At trial, the District Court made several rulings that plaintiffs challenge on appeal. Although the District Court permitted plaintiffs’ three expert witnesses to testify, it limited the extent of their testimony. Moreover, the District Court refused to submit the negligence claims to the jury, holding that plaintiffs could proceed only on their strict liability claims. 3 Furthermore, in jury interrogatories 4 and instruc *268 tions, 5 the District Court applied comparative fault principles and conditionally asked the jury to consider the negligence of two non-parties to the suit.

The jury returned a verdict in favor of Yamaha on the strict liability claims.
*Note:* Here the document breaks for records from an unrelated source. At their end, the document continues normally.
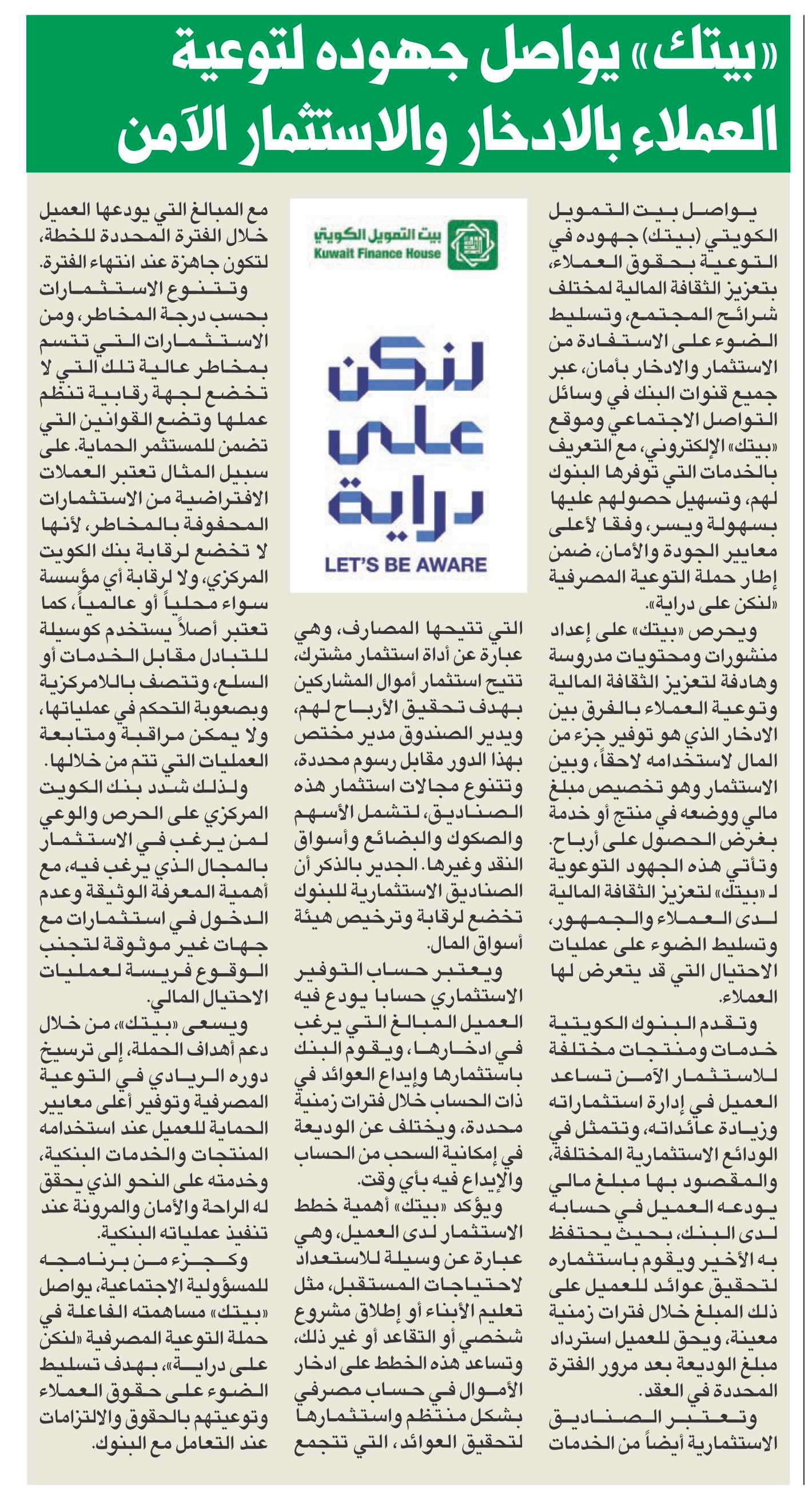 «بيتك» يواصل جهوده لتوعية العملاء بالادخار والاستثمار الآمن

يواصل بيت التمويل الكويتي (بيتك) جهوده في التوعية بحقوق العملاء، بتعزيز الثقافة المالية لمختلف شرائح المجتمع، وتسليط الضوء على الاستفادة من الاستثمار والادخار بأمان، عبر جميع قنوات البنك في وسائل التواصل الاجتماعي وموقع «بيتك» الإلكتروني، مع التعريف بالخدمات التي توفرها البنوك لهم، وتسهيل حصولهم عليها بسهولة ويسر، وفقا لأعلى معايير الجودة والأمان، ضمن إطار حملة التوعية المصرفية «لنكن على دراية».

ويحرص «بيتك» على إعداد منشورات ومحتويات مدروسة وهادفة لتعزيز الثقافة المالية وتوعية العملاء بالفرق بين الادخار الذي هو توفير جزء من المال لاستخدامه لاحقاً، وبين الاستثمار وهو تخصيص مبلغ مالي ووضعه في منتج أو خدمة بغرض الحصول على أرباح.

وتأتي هذه الجهود التوعوية لـ «بيتك» لتعزيز الثقافة المالية لدى العملاء والجمهور، وتسليط الضوء على عمليات الاحتيال التي قد يتعرض لها العملاء.

وتقدم البنوك الكويتية خدمات ومنتجات مختلفة للاستثمار الآمن تساعد العميل في إدارة استثماراته وزيادة عائداته، وتتمثل في الودائع الاستثمارية المختلفة، والمقصود بها مبلغ مالي يودعه العميل في حسابه لدى البنك، بحيث يحتفظ به الأخير ويقوم باستثماره لتحقيق عوائد للعميل على ذلك المبلغ خلال فترات زمنية معينة، ويحق للعميل استرداد مبلغ الوديعة بعد مرور الفترة المحددة في العقد.

وتعتبر الصناديق الاستثمارية أيضاً من الخدمات

بيت التمويل الكويتي
Kuwait Finance House

لنكن على دراية
LET'S BE AWARE

التي تتيحها المصارف، وهي عبارة عن أداة استثمار مشترك، تتيح استثمار أموال المشاركين بهدف تحقيق الأرباح لهم، ويدير الصندوق مدير مختص بهذا الدور مقابل رسوم محددة، وتتنوع مجالات استثمار هذه الصناديق، لتشمل الأسهم والصكوك والبضائع وأسواق النقد وغيرها. الجدير بالذكر أن الصناديق الاستثمارية للبنوك تخضع لرقابة وترخيص هيئة أسواق المال.

ويعتبر حساب التوفير الاستثماري حسابا يودع فيه العميل المبالغ التي يرغب في ادخارها، ويقوم البنك باستثمارها وإيداع العوائد في ذات الحساب خلال فترات زمنية محددة، ويختلف عن الوديعة في إمكانية السحب من الحساب والإيداع فيه بأي وقت.

ويؤكد «بيتك» أهمية خطط الاستثمار لدى العميل، وهي عبارة عن وسيلة للاستعداد لاحتياجات المستقبل، مثل تعليم الأبناء أو إطلاق مشروع شخصي أو التقاعد أو غير ذلك، وتساعد هذه الخطط على ادخار الأموال في حساب مصرفي بشكل منتظم واستثمارها لتحقيق العوائد، التي تتجمع

مع المبالغ التي يودعها العميل خلال الفترة المحددة للخطة، لتكون جاهزة عند انتهاء الفترة.

وتتنوع الاستثمارات بحسب درجة المخاطر، ومن الاستثمارات التي تتسم بمخاطر عالية تلك التي لا تخضع لجهة رقابية تنظم عملها وتضع القوانين التي تضمن للمستثمر الحماية. على سبيل المثال تعتبر العملات الافتراضية من الاستثمارات المحفوفة بالمخاطر، لأنها لا تخضع لرقابة بنك الكويت المركزي، ولا لرقابة أي مؤسسة سواء محلياً أو عالمياً، كما تعتبر أصلاً يستخدم كوسيلة للتبادل مقابل الخدمات أو السلع، وتتصف باللامركزية وبصعوبة التحكم في عملياتها، ولا يمكن مراقبة ومتابعة العمليات التي تتم من خلالها.

ولذلك شدد بنك الكويت المركزي على الحرص والوعي لمن يرغب في الاستثمار بالمجال الذي يرغب فيه، مع أهمية المعرفة الوثيقة وعدم الدخول في استثمارات مع جهات غير موثوقة لتجنب الوقوع فريسة لعمليات الاحتيال المالي.

ويسعى «بيتك»، من خلال دعم أهداف الحملة، إلى ترسيخ دوره الريادي في التوعية المصرفية وتوفير أعلى معايير الحماية للعميل عند استخدامه المنتجات والخدمات البنكية، وخدمته على النحو الذي يحقق له الراحة والأمان والمرونة عند تنفيذ عملياته البنكية.

وكجزء من برنامجه للمسؤولية الاجتماعية، يواصل «بيتك» مساهمته الفاعلة في حملة التوعية المصرفية «لنكن على دراية»، بهدف تسليط الضوء على حقوق العملاء وتوعيتهم بالحقوق والالتزامات عند التعامل مع البنوك.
The Calhouns appeal, arguing that errors made by the District Court require reversal and a new trial. 6 Yamaha cross-appeals, contending the District Court should have precluded the testimony of plaintiffs’ experts altogether and granted its motion for summary judgment.

II.

Plaintiffs proffered three expert witnesses to testify at trial. After conducting extensive Daubert hearings including individual voir dire, the District Court determined that all could testify but limited the extent of their testimony. We review for abuse of discretion. See Gen. Elec. Co. v. Joiner, 522 U.S. 136, 138-39, 118 S.Ct. 512, 139 L.Ed.2d 508 (1997) (“[Ajbuse of discretion is the appropriate standard” for “reviewing a trial court’s decision to admit or exclude expert testimony.”). 7

Fed.R.Evid. 702 governs the admissibility of expert testimony. The Rule provides:

If scientific, technical, or other specialized knowledge will assist the trier of fact to understand the evidence or to determine a fact in issue, a witness qualified as an expert by knowledge, skill, experience, training, or education, may testify thereto in the form of an opinion or otherwise, if (1) the testimony is based upon sufficient facts or data, (2) the testimony is the product of reliable principles and methods, and (3) the witness has applied the principles and methods reliably to the facts of the case.

Fed.R.Evid. 702. Amended in 2000, Fed. R.Evid. 702 represents the logical outgrowth and memorialization of the Supreme Court’s landmark cases establishing the standards for admitting expert testimony. 8 In Daubert v.